Mutsuzlar ise ne kadar da mutsuz olacaklardır.

(Vakıa 41)

Mustafa Çavdar Meali:

Amel defteri soldan verilenler. Ne felakettir onların sonu!

Bknz: (56/9) - (90/19)

(Vakıa 41)

Mustafa Çevik Meali:

41-48 Amel defterleri sol taraflarından verilen bedbahtlara gelince, o nankör ve inatçılar cehennemin kavurucu sıcağı ile kavrulurken, bir yandan da kaynar su içirilecekler, boğucu, simsiyah bir duman içinde yaşayacak, yürekleri dağlayan bir umutsuzluk içinde yanıp duracaklar. Çünkü onlar dünyada iken, Allah’ın kendilerine bahşettiği nimetleri, yalnızca dünya hayatı için ölçüsüzce kullanmış, Allah’a karşı nankörlük edip azgınlaşmış, O’nun sınırlarını tanımayıp, kendileri nizamlar kurup hükümler koyup, sınırlar oluşturmuşlardı. Ayrıca öldükten sonra Allah’ın insanları tekrar diriltip hesap soracağı günü ve gerçeğini de yalan sayıp, inkâr etmiş, “Ne yani, ölüp kemiklerimiz çürüyüp de toprağa karıştıktan sonra, yeniden mi diriltileceğiz, bizden önceki atalarımız da mı diriltilecek?” diye alay etmişlerdi.

(Vakıa 41)

Mustafa İslamoğlu Meali:

Ve bedbaht kesime gelince... Nedir o bedbaht kesimin (cezası)?

(Vakıa 41)

Osman Okur Meali:

Defterleri soldan verilenler; ne yazık o solculara!

(Vakıa 41)

Ömer Nasuhi Bilmen Meali:

Ashâb-ı Şimal ise, ne?

(Vakıa 41)

Ömer Öngüt Meali:

Amel defterleri soldan verilenler!
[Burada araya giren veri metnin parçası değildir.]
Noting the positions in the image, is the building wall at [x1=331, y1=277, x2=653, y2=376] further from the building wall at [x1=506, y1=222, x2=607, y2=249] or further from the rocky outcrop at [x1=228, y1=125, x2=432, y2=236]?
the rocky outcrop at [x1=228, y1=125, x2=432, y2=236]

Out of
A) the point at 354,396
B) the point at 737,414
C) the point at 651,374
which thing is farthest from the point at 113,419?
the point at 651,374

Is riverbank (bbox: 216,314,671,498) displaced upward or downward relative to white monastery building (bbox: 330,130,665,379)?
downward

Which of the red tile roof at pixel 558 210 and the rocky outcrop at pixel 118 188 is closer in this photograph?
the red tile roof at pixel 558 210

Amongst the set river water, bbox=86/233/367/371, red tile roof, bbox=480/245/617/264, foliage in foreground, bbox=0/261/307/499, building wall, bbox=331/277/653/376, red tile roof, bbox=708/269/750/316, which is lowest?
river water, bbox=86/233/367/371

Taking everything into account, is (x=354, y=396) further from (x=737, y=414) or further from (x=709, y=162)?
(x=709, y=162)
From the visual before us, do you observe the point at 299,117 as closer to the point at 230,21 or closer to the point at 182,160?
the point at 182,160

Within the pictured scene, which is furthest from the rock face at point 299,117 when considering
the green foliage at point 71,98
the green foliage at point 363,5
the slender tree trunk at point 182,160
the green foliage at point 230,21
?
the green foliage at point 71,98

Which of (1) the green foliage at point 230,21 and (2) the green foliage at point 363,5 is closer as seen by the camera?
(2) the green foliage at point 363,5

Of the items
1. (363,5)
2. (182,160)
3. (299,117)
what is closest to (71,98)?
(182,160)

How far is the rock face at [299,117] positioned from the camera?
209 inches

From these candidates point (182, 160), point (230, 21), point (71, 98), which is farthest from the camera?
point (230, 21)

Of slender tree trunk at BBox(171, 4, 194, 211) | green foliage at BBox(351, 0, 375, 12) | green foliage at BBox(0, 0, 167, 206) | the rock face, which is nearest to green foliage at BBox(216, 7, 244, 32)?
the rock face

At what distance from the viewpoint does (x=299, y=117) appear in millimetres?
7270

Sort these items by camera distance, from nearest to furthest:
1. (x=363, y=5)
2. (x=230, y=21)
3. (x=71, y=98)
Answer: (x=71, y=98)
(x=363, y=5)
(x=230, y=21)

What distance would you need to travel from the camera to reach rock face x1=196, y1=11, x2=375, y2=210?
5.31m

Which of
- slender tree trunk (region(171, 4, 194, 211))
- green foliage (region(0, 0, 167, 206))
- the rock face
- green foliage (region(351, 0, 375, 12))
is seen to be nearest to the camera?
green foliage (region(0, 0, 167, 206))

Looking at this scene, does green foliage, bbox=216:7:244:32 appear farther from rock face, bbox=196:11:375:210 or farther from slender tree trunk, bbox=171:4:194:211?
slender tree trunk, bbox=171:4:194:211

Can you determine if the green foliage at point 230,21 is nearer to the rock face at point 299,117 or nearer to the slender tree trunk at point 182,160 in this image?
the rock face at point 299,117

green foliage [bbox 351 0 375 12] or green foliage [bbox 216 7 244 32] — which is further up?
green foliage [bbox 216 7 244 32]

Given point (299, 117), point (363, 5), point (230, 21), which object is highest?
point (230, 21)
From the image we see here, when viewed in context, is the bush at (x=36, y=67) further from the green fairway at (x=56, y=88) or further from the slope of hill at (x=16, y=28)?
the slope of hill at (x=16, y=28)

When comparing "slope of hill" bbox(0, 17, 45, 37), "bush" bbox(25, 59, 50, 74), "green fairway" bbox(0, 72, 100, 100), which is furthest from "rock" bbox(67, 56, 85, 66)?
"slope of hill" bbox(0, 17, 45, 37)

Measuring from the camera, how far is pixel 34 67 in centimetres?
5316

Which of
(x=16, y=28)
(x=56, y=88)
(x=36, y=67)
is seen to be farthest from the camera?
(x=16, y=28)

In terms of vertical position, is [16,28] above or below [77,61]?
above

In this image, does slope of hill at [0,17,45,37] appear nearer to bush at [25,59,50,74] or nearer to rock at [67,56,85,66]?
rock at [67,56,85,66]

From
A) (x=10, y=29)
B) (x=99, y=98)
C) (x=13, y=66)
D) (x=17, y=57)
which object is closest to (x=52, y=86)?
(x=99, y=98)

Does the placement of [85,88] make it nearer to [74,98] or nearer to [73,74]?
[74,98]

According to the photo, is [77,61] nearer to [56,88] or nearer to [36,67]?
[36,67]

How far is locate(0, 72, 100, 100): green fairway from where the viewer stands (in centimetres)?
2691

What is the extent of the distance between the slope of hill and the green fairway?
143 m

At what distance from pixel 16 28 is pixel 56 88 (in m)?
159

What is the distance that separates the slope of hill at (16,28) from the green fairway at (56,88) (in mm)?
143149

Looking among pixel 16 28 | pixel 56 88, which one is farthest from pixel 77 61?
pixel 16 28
Onlar ne uğursuzdurlar!

(Vakıa 41)

Ömer Sevinçgül Meali:

Hayırsızlar, ama ne hayırsızlar!

(Vakıa 41)

Sadık Türkmen Meali:

KİTABI solundan verilenler; nedir o kitabı solundan verilenler?

(Vakıa 41)

Seyyid Kutub Meali:

Defterleri soldan verilenler. Vay gele başlarına!

(Vakıa 41)

Suat Yıldırım Meali:

Ashab-ı Şimal ki ne Ashab-ı Şimal! Ne bedbahttır onlar!

(Vakıa 41)

Süleyman Ateş Meali:

Solun adamları (amel defterleri, sol tarafından verilenler), nedir o solcular!

(Vakıa 41)

Süleymaniye Vakfı Meali:

Uğursuz olanlar sınıfına gelince; ne yazık uğursuz olan o kimselere!

(Vakıa 41)

Şeref Aziz Taha ve Kemal Çelik Meali:

Değersiz kimselere gelince: Vay onların hâline!

(Vakıa 41)

Şaban Piriş Meali:

Sol taraf halkı, nedir sol taraf halkı?

(Vakıa 41)

Talat Koçyiğit Meali:

O meymenetsiz olanlar, ne bedbahttır o meymenetsizler (amel defteri solundan verilecek olanlar}.

(Vakıa 41)

Tefhimul Kuran Meali:

«Ashab-ı Şimal», ne (mutsuzdurlar o) «Ashab-ı Şimal.»

(Vakıa 41)

Ümit Şimşek Meali:

Bir de Ashab-ı Şimal var ki, ne bedbahttır onlar.

(Vakıa 41)

Yaşar Nuri Öztürk Meali

Ve şomluk ve uğursuzluk yaranı. Nedir şomluk ve uğursuzluk yaranı?